Type II parasites deficient in ROP5 and ROP18 are less virulent than parasites deficient in ROP17, ROP35, or ROP38/29/19. The Δrop5, Δrop17, Δrop18, Δrop35, and Δrop38/29/19 mutants and complemented strains were evaluated for virulence lethality in mice. (A) C57BL/6 mice were infected i.p. with 2 × 10⁵ tachyzoites of the Δrop5, Δrop17, or Δrop18 knockout strain or the Δku80 parent strain. Data shown are combined from two independent experiments, each with four mice per group. The P values were calculated by a log rank Mantel-Cox test, and a P of <0.05 was considered significant. (B) C57BL/6 IFN-γ^−/− knockout mice were infected i.p. with 2 × 10² tachyzoites of the Δrop5, Δrop17, or Δrop18 strain or the Δku80 parental strain. Data shown are from a single experiment with four mice per group. The P values were calculated by a log rank Mantel-Cox test, and a P of <0.05 was considered significant. ns, not significant. (C) C57BL/6 mice were infected i.p. with 2 × 10⁶ tachyzoites of the Δrop5, Δrop17, or Δrop18 strain or the Δku80 parental strain or with 2 × 10⁶ tachyzoites of the Δrop5::ROP5A or Δrop5::ROP5C [shown together as Δrop5::ROP5A/C], Δrop17::ROP17^FLHA, Δrop18::ROP18, Δrop18::ROP18^KD, or Δrop18::ROP18^RAH2(ATF) complemented strain.
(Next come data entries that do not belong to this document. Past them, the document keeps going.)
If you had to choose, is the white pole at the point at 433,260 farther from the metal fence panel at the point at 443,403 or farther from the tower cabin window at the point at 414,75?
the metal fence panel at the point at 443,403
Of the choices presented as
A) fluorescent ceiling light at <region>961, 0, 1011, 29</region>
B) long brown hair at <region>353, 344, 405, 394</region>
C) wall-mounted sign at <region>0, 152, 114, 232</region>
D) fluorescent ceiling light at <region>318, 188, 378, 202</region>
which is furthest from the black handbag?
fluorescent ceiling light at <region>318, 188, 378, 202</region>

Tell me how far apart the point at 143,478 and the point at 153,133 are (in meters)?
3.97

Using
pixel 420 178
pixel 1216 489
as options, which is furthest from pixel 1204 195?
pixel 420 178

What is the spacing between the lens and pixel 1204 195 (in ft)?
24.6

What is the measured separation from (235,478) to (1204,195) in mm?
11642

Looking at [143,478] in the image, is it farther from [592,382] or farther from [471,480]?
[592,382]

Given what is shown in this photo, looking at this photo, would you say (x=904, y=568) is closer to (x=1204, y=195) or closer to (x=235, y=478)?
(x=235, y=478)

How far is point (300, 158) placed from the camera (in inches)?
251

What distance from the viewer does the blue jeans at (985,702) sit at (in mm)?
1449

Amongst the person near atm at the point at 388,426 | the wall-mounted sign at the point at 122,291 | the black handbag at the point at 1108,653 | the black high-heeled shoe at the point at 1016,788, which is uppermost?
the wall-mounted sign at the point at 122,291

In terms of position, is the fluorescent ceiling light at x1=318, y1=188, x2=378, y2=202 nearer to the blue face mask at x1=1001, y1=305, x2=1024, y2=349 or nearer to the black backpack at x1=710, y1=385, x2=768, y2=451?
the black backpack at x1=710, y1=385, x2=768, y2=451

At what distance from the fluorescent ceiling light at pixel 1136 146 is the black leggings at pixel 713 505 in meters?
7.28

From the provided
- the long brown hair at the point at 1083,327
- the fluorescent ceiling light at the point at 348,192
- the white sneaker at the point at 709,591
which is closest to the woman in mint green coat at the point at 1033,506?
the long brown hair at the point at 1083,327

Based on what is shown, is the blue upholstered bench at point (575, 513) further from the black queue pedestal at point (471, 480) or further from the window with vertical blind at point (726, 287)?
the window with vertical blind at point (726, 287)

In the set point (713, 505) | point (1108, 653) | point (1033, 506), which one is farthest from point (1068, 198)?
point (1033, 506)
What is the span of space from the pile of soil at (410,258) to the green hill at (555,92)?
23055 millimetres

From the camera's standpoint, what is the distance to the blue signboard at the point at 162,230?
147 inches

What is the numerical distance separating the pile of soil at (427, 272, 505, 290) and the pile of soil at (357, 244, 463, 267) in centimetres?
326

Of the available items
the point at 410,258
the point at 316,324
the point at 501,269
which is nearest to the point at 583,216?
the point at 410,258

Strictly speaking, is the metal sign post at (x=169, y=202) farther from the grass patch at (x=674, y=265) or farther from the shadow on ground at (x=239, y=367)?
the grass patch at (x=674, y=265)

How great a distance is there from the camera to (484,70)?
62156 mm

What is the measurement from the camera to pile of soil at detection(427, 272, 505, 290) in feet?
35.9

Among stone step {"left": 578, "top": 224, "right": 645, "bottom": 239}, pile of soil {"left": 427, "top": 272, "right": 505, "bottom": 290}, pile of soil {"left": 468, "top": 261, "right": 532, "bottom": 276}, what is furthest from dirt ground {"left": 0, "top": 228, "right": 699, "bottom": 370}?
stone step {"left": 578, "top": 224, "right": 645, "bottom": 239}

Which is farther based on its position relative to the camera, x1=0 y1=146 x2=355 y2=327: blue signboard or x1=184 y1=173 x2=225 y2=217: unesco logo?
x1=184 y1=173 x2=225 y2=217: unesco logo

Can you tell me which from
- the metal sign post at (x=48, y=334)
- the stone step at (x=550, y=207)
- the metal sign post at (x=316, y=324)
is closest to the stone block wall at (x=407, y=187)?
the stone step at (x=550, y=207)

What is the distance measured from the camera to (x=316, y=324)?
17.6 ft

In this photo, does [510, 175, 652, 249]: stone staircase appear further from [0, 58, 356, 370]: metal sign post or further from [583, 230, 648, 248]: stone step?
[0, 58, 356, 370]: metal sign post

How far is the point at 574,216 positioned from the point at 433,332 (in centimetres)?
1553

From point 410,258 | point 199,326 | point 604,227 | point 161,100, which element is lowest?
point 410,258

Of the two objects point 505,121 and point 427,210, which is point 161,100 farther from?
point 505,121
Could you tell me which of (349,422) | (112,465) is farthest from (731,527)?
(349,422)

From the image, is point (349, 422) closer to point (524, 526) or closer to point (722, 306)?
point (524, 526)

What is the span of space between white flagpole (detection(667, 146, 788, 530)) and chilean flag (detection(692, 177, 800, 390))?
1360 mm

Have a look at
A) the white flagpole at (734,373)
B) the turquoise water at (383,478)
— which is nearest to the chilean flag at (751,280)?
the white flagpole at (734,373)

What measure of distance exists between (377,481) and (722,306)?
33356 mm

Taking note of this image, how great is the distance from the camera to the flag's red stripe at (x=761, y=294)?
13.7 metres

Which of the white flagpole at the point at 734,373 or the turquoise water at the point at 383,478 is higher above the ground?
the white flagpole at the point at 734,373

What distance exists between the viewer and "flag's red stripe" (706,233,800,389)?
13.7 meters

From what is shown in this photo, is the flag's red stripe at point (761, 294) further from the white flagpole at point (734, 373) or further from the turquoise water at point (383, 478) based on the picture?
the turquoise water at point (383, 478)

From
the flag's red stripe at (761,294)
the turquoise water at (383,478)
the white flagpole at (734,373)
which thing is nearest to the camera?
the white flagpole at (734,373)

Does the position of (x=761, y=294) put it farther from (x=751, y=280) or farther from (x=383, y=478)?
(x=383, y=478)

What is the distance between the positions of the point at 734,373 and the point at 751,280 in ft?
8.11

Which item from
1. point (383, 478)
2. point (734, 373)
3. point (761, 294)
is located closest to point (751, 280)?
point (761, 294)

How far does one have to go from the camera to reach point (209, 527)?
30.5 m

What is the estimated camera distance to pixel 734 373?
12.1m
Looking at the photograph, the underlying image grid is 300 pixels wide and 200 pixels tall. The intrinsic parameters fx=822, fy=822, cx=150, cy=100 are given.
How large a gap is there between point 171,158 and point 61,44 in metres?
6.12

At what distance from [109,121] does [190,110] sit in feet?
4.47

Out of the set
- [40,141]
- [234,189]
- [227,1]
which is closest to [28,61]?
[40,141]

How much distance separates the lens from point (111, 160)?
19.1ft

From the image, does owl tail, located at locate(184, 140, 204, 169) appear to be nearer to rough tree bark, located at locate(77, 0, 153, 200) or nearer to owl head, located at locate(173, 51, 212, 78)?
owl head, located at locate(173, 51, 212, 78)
Data shown are combined from two independent experiments, each with four mice per group. The P values were calculated by a log rank Mantel-Cox test, and a P of <0.05 was considered significant. (D) C57BL/6 mice were infected i.p. with 2 × 10⁷ tachyzoites of the Δrop5, Δrop17, or Δrop18 strain or the Δku80 parental strain. Data shown are combined from two independent experiments, each with four mice per group. The P values were calculated by a log rank Mantel-Cox test, and a P of <0.05 was considered significant. (E) C57BL/6 mice were infected i.p. with 2 × 10⁵ tachyzoites of the Δrop35 or Δrop38/29/19 strain or the Δku80 parent strain. Data shown are combined from two independent experiments, each with four mice per group.